A Surrey man is getting a new trial after the B.C. Court of Appeal overturned his conviction for possession of stolen property over $5,000 involving a stolen semi-truck in a residential cul-de-sac
A Surrey provincial court judge had found Jörg Rautenberg guilty on Oct. 26, 2o17. He filed his appeal on the basis that the trial judge erred by relying on the time of the year to reach her decision that he had the requisite mental state for conviction.
The court heard police acting on a tip spotted the truck stopped in the middle of the street at 10:35 p.m. on June 11, 2016. Two men were trying to jump-start the vehicle. Rautenberg told police he was helping his friend get his vehicle started, and the officers let him leave the scene.
After Rautenberg left, the court heard, one of the constables noticed damage to the ignition below the steering wheel and to a radio above the windshield.

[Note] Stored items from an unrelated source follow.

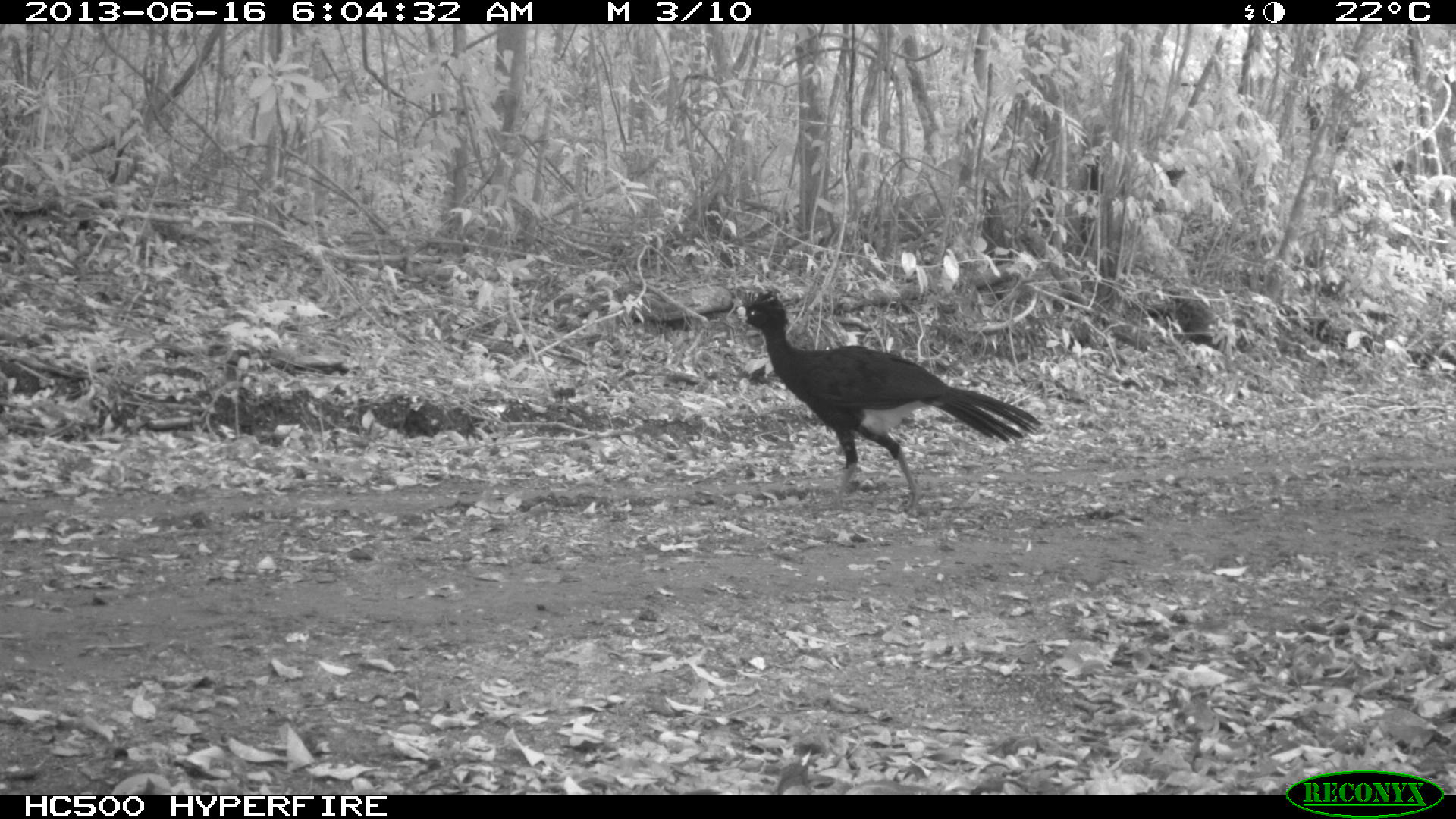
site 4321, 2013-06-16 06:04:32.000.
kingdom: Animalia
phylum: Chordata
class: Aves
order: Galliformes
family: Cracidae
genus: Crax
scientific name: Crax rubra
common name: great curassow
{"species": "Crax rubra (great curassow)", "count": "1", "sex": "male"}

“Wires were dangling from both,” Appeal Court Justice Mary Saunders noted, following a hearing in Vancouver. “The police also observed other items and a piece of identification in the centre console in the name of the man in the passenger seat. In time it was learned that the vehicle was stolen, and the appellant was charged with the single count before us.”

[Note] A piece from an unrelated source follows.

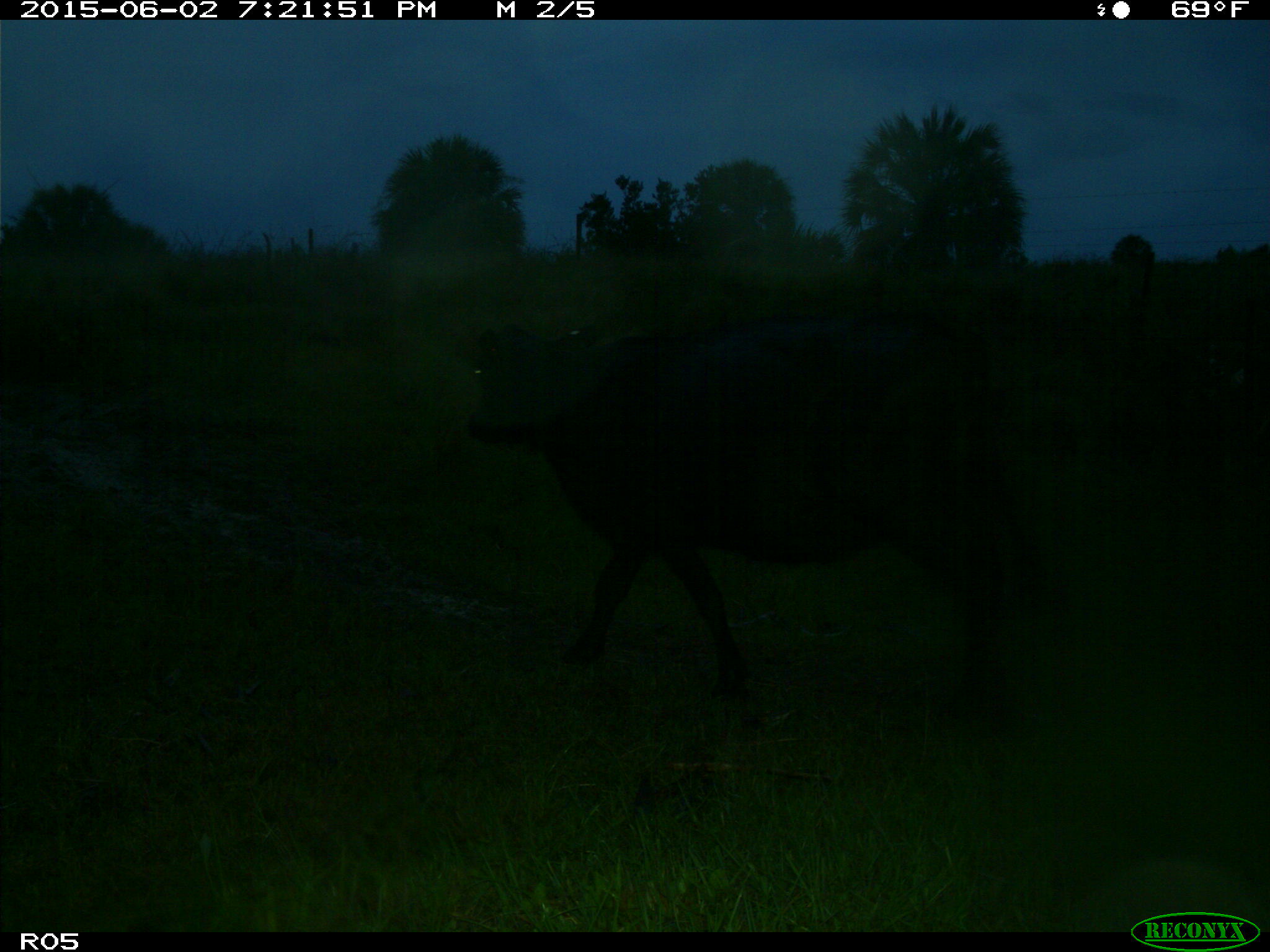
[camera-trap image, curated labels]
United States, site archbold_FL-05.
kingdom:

The trial judge convicted Rautenberg, finding he knew or was wilfully blind to the truck having been stolen because the lighting at that time of year was sufficient for him to see the dangling wires. The appeal court heard she wrongly stated the police arrived at 10 p.m.
The constable testified the scene was relatively dark, illuminated only by driveway lights and “residential lighting kinda thing.” Both police cars had their lights on, with the blue and red emergency lights flashing on one of them. The trucks headlights or interior lights weren’t on.
Saunders found that the provincial court judge’s decision to convict, based on the constable’s testimony that the lighting would have been adequate for Rautenberg to see the wires, and also taking the time of year into account, “reflects a misapprehension of the evidence.”
“Crown counsel agree that there was no evidence as to the presence of natural light,” Saunders noted in her reasons for judgment. “I take it that the Crown accepts that it was an error for the judge to consider that there was residual light to augment whatever other light the properties in the cul-de-sac provided.”
The appeal court judge noted that June 11 is “time-proximate to the summer solstice, when daylight can linger,” she noted – up until about the time police arrived at the cul-de-sac, but for them arriving at 10:35 p.m. and not 10 p.m., as the trial judge thought.
“Her comment may be an instance of taking judicial notice of the earth’s celestial movement,” Saunders noted. But in the context of police arriving at 10:35 p.m., “however, the comment loses this astronomical rationale.”
“The question is whether the error I have identified fatally undermines the verdict,” Saunders said. “In my view, it does.“
Justices David Harris and Gail Dickson agreed with Saunder’s decision to set aside Rautenberg’s conviction and order a new trial.